# Task requirements
1. Translate this sentence from the discussion of Alcon's offer for STAA below into Spanish: "Glass Lewis used the same arguments as the activists."
2. Please summarize the discussion of Alcon's offer for STAA below in two sentences.
3. According to the discussion of Alcon's offer for STAA below, what share of shareholders already opposed the bid, as noted by Broadwood?

# Document segment
===============

Proxy advisory firm Glass Lewis has recommended that STAA’s shareholders vote against Alcon’s offer. Glass Lewis used the same arguments as the activists. Together with the opposition from 34% of shareholders already (as noted by Broadwood), it really seems that Alcon’s bid has no chance of being approved. It will be interesting to see how the situation develops and whether a higher bid emerges in the coming weeks.
https://finance.yahoo.com/news/broadwood-partners-leading-advisory-firm-151600472.html
ISS and Egan-Jones have also recommended voting against Alcon’s $28/share offer. Market is getting nervous that the deal will be blocked. The spread has now increased to 11%. There’s still a week left until the meeting. Remains to be seen if Alcon moves to save this deal.
https://www.bamsec.com/filing/121390025099192?cik=718937
If Alcon hasn’t responded when there’s only 1-2 days left (e.g., by 21 Oct), do you think the market will already start to fully price in the loss of the vote?
In that case, do you think there will still be a negative market reaction when the results are announced, if the loss is not a surprise?
Thinking through the above can help us decide whether to get out well before the vote (e.g., on 20 Oct vs. 23 Oct) and whether to reverse our position and short STAA right before the vote.
Your guess is as good as mine on how market prices will move in the anticipation or the result of the shareholder vote. As I noted in the write-up: “If nothing happens until then and the current offer is put to shareholder vote, I can only guess what the outcome would be. STAAR shares might sell off sharply if shareholders reject the offer”.

===============

# Data under study

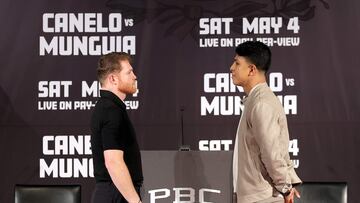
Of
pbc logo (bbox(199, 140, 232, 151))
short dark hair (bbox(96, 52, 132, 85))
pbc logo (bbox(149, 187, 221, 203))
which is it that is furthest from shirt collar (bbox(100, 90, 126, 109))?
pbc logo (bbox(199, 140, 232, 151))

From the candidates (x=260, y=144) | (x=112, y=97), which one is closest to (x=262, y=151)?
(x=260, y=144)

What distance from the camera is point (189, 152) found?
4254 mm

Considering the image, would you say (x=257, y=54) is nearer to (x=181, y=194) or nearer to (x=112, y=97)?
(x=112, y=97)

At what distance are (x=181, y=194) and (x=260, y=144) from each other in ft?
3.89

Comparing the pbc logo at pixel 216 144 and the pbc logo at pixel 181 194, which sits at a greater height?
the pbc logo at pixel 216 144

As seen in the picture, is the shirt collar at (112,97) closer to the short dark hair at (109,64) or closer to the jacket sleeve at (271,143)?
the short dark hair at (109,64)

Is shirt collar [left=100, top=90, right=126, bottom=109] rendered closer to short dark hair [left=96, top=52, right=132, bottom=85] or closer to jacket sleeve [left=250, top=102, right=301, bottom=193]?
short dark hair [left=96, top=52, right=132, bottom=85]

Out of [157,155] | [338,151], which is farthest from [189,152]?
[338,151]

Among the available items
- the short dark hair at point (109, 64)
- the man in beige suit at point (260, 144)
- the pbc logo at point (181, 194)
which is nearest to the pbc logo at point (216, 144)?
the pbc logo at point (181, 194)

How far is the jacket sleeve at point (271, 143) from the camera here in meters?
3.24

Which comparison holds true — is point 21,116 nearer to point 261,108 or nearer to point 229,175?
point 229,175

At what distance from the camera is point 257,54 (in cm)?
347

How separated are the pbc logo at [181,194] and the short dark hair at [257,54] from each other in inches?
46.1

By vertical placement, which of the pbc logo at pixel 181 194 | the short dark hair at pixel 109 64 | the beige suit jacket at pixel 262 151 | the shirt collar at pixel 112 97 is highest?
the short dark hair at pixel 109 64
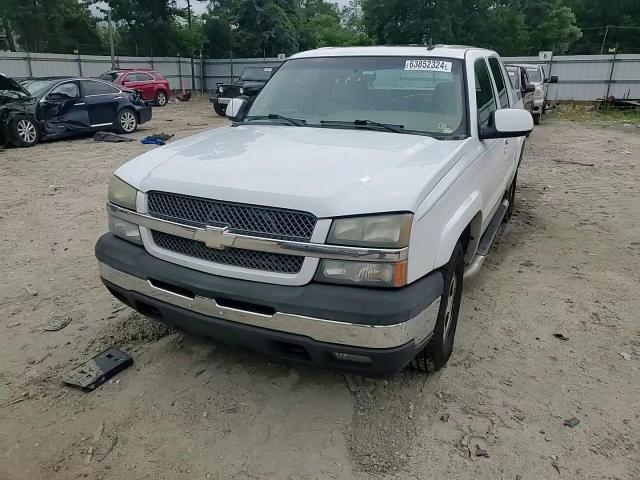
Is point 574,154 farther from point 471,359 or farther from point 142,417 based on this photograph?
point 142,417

===============

# Answers for this exercise
1. Glass Lewis utilizó los mismos argumentos que los activistas.

2. Glass Lewis, ISS and Egan-Jones have all recommended that STAA shareholders vote against Alcon's $28-per-share offer, and with 34% of shareholders already opposed, the bid seems to have no chance of approval. The market is getting nervous that the deal will be blocked, and the spread has widened to 11%, while it remains to be seen whether Alcon moves to save the deal or a higher bid emerges.

3. 34%